## Tasks and exercises
1. From the excerpt on detecting stalled streams in RxJava, extract the passage between "Flowable<String> events = //..." and "stop reading here.", inclusive, copying it word for word.
2. Put the lines of the rows into a JSON list of strings, one string per line, from the line holding "Segment regions of" through the end of the rows, inclusive. Leave out any blank lines, and include only these lines.
— START Selected extract —
Java EE developer, Scala enthusiast. Enjoying data analysis and visualization. Strongly believes in the power of testing and automation.

Detecting and testing stalled streams – RxJava FAQ

Imagine you have a stream that publishes events with unpredictable frequency. Sometimes you can expect dozens of messages per second, but occasionally no events can be seen for several seconds. This can be an issue if your stream is transmitted over web socket, SSE or any other network protocol. Silent period taking too long (stall) can be interpreted as network issue. Therefore we often send artificial events (pings) once in a while just to make sure:

  • clients are still alive
  • let clients know we are still alive

A more concrete example, imagine we have a Flowable<String> stream that produces some events. When there is no event for more than one second, we should send a placeholder "PING" message. When the silence is even longer, there should be a "PING" message every second. How can we implement such a requirement in RxJava? The most obvious, but incorrect solution is to merge original stream with pings:

Flowable<String> events = //...
Flowable<String> pings = Flowable
            .interval(1, SECONDS)
            .map(x -> "PING");
 
Flowable<String> eventsWithPings = events.mergeWith(pings);

mergeWith() operator is crucial: it takes genuine events and combines them with a constant stream of pings. Surely, when no genuine events are presents, "PING" messages will appear. Unfortunately they are entirely unrelated to original stream. This means we keep sending pings even when there are plenty of normal events. Moreover when the silence begins we do not send "PING" precisely after one second. If you are OK with such mechanism, you may stop reading here.
— END Selected extract —
— START Data in this exercise —
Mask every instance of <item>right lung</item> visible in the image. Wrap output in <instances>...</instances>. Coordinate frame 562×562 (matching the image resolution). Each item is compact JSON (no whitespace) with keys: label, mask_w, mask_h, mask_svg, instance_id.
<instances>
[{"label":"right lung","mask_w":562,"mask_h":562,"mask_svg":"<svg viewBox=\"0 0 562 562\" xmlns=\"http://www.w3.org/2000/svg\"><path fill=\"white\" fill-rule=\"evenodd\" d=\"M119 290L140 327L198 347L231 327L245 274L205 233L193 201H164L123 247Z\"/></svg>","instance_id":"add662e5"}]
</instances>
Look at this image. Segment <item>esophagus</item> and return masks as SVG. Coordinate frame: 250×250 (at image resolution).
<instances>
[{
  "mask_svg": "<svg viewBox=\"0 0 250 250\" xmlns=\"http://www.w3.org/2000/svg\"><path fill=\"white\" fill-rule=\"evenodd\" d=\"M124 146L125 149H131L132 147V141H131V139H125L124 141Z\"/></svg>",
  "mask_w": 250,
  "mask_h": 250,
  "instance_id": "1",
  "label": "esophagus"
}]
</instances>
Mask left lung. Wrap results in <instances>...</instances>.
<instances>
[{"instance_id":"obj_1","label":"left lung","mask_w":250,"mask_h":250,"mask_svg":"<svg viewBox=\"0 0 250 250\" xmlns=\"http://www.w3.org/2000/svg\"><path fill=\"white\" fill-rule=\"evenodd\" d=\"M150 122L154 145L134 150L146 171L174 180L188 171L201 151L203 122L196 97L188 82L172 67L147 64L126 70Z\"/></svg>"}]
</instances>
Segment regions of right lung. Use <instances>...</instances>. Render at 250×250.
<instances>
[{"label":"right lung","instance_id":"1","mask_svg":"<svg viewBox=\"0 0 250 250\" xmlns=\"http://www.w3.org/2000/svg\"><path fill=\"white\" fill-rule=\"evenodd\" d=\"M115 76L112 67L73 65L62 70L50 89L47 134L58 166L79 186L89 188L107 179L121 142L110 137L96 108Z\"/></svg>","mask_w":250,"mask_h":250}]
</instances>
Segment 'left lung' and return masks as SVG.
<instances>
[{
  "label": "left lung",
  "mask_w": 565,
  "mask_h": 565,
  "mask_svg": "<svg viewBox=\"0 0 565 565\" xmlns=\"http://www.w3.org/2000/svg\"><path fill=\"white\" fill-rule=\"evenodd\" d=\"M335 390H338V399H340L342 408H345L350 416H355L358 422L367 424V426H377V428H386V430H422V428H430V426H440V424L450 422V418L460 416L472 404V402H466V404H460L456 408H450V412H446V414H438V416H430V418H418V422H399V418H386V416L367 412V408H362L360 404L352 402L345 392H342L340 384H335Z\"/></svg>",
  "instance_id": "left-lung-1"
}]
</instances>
— END Data in this exercise —
## Complete answers
1.
Flowable<String> events = //...
Flowable<String> pings = Flowable
            .interval(1, SECONDS)
            .map(x -> "PING");
 
Flowable<String> eventsWithPings = events.mergeWith(pings);

mergeWith() operator is crucial: it takes genuine events and combines them with a constant stream of pings. Surely, when no genuine events are presents, "PING" messages will appear. Unfortunately they are entirely unrelated to original stream. This means we keep sending pings even when there are plenty of normal events. Moreover when the silence begins we do not send "PING" precisely after one second. If you are OK with such mechanism, you may stop reading here.

2.
[
  "Segment regions of right lung. Use <instances>...</instances>. Render at 250×250.",
  "<instances>",
  "[{\"label\":\"right lung\",\"instance_id\":\"1\",\"mask_svg\":\"<svg viewBox=\\\"0 0 250 250\\\" xmlns=\\\"http://www.w3.org/2000/svg\\\"><path fill=\\\"white\\\" fill-rule=\\\"evenodd\\\" d=\\\"M115 76L112 67L73 65L62 70L50 89L47 134L58 166L79 186L89 188L107 179L121 142L110 137L96 108Z\\\"/></svg>\",\"mask_w\":250,\"mask_h\":250}]",
  "</instances>",
  "Segment 'left lung' and return masks as SVG.",
  "<instances>",
  "[{",
  "  \"label\": \"left lung\",",
  "  \"mask_w\": 565,",
  "  \"mask_h\": 565,",
  "  \"mask_svg\": \"<svg viewBox=\\\"0 0 565 565\\\" xmlns=\\\"http://www.w3.org/2000/svg\\\"><path fill=\\\"white\\\" fill-rule=\\\"evenodd\\\" d=\\\"M335 390H338V399H340L342 408H345L350 416H355L358 422L367 424V426H377V428H386V430H422V428H430V426H440V424L450 422V418L460 416L472 404V402H466V404H460L456 408H450V412H446V414H438V416H430V418H418V422H399V418H386V416L367 412V408H362L360 404L352 402L345 392H342L340 384H335Z\\\"/></svg>\",",
  "  \"instance_id\": \"left-lung-1\"",
  "}]",
  "</instances>"
]